▶ To be done
Please repeat the records below, swapping every "undergrowth" for "underbrush" and leaving everything else unchanged. Omit the pictures.

▶ Items
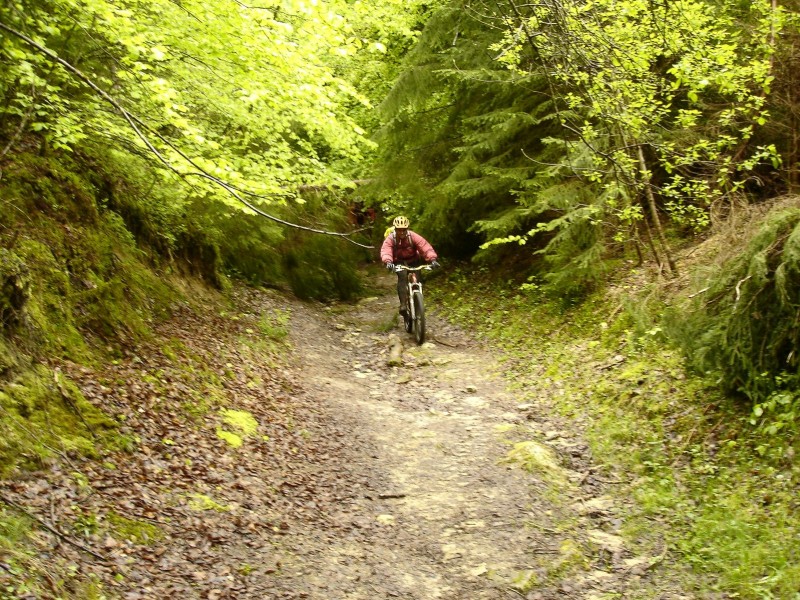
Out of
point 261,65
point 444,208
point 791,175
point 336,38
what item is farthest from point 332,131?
point 791,175

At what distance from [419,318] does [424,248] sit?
139cm

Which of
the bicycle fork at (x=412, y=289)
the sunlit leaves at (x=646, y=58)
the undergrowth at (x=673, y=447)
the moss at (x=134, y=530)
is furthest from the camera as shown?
the bicycle fork at (x=412, y=289)

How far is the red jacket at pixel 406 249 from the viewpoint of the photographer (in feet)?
39.7

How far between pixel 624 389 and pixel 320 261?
980cm

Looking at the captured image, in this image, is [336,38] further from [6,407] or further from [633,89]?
[6,407]

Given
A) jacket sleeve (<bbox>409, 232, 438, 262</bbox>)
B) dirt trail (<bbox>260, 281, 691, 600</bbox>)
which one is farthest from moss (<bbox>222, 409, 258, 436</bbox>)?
jacket sleeve (<bbox>409, 232, 438, 262</bbox>)

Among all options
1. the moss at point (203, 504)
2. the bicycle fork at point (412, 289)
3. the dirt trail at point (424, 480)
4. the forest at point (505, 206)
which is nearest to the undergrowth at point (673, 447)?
the forest at point (505, 206)

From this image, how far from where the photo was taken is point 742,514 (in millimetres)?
5086

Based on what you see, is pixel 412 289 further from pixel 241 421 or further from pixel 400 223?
pixel 241 421

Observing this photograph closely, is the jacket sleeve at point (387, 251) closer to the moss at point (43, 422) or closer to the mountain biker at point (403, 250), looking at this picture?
the mountain biker at point (403, 250)

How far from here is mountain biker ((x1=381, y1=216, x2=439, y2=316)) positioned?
12.1m

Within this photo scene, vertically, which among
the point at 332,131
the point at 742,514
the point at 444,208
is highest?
the point at 332,131

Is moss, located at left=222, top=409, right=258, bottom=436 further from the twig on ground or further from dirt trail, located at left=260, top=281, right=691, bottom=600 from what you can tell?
the twig on ground

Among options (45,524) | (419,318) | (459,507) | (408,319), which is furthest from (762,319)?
(408,319)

▶ Exercise result
Out of
point 261,65
point 444,208
point 791,175
point 336,38
what item is farthest from point 332,131?
point 791,175

At what distance from [419,318] does [424,248] sit?
139cm

Which of
the bicycle fork at (x=412, y=289)
the sunlit leaves at (x=646, y=58)
the underbrush at (x=673, y=447)
the moss at (x=134, y=530)
is furthest from the camera as shown?
the bicycle fork at (x=412, y=289)

How far is the red jacket at pixel 406 249 from the viewpoint of the photographer (in feet)?
39.7

How far between pixel 624 389 and pixel 320 261?
980cm

Looking at the captured image, in this image, is [336,38] further from [6,407] or further from [633,89]?
[6,407]

Given
A) jacket sleeve (<bbox>409, 232, 438, 262</bbox>)
B) dirt trail (<bbox>260, 281, 691, 600</bbox>)
which one is farthest from moss (<bbox>222, 409, 258, 436</bbox>)?
jacket sleeve (<bbox>409, 232, 438, 262</bbox>)

Among all options
1. the moss at point (203, 504)
2. the bicycle fork at point (412, 289)
3. the dirt trail at point (424, 480)
4. the forest at point (505, 206)
which is nearest to the underbrush at point (673, 447)?
the forest at point (505, 206)

From this image, how far from where the photo was taken is point 742,514 (in millimetres)?
5086

Based on what you see, is pixel 412 289 further from pixel 241 421 or further from pixel 400 223?
pixel 241 421

Observing this photograph closely, is the jacket sleeve at point (387, 251) closer to the moss at point (43, 422) or closer to the mountain biker at point (403, 250), looking at this picture?
the mountain biker at point (403, 250)

How far from here is mountain biker ((x1=381, y1=216, x2=439, y2=316)) positioned?
12.1m

Within this photo scene, vertically, which among
the point at 332,131
the point at 742,514
the point at 444,208
is highest?
the point at 332,131

Is moss, located at left=222, top=409, right=258, bottom=436 further from the twig on ground or further from dirt trail, located at left=260, top=281, right=691, bottom=600 from what you can tell?
the twig on ground

Among options (45,524) | (419,318) | (459,507) | (408,319), which is furthest from (762,319)?
(408,319)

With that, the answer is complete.